• Problem details:
Below is a listing; write it out exactly and drop any images from it.

• Data:
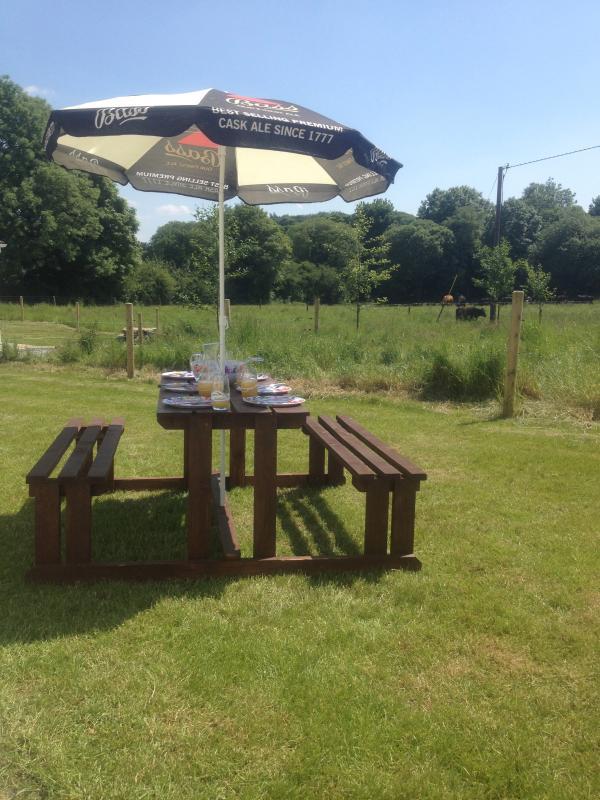 Pranzo nel giardino posteriore di Blackberry come raggiungere temperature di giugno 26 gradi Celsius all'ombra!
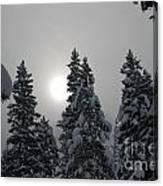 Snow Sun Canvas Print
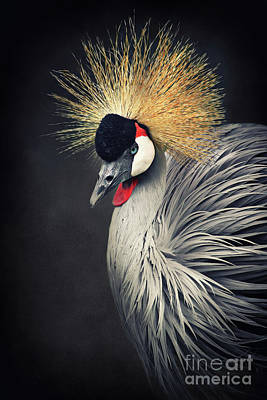 Crane Mixed Media - Crown Crane by Angela Doelling AD DESIGN Photo and PhotoArt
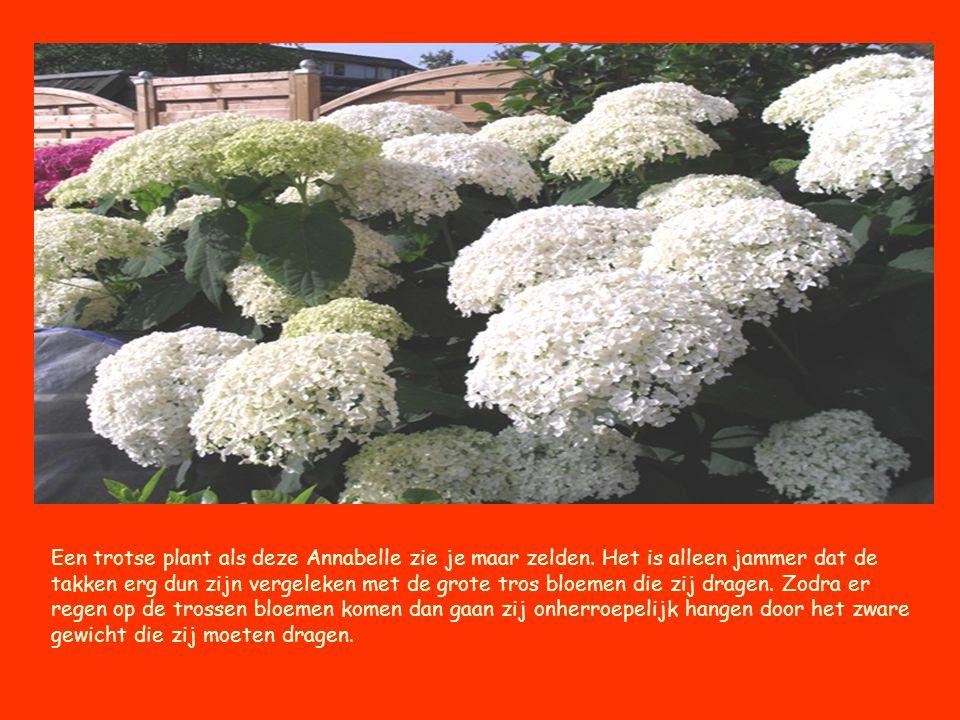 Een trotse plant als deze Annabelle zie je maar zelden. Het is alleen jammer dat de takken erg dun zijn vergeleken met de grote tros bloemen die zij d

• Answer space:
 Pranzo nel giardino posteriore di Blackberry come raggiungere temperature di giugno 26 gradi Celsius all'ombra!
 Snow Sun Canvas Print
 Crane Mixed Media - Crown Crane by Angela Doelling AD DESIGN Photo and PhotoArt
 Een trotse plant als deze Annabelle zie je maar zelden. Het is alleen jammer dat de takken erg dun zijn vergeleken met de grote tros bloemen die zij d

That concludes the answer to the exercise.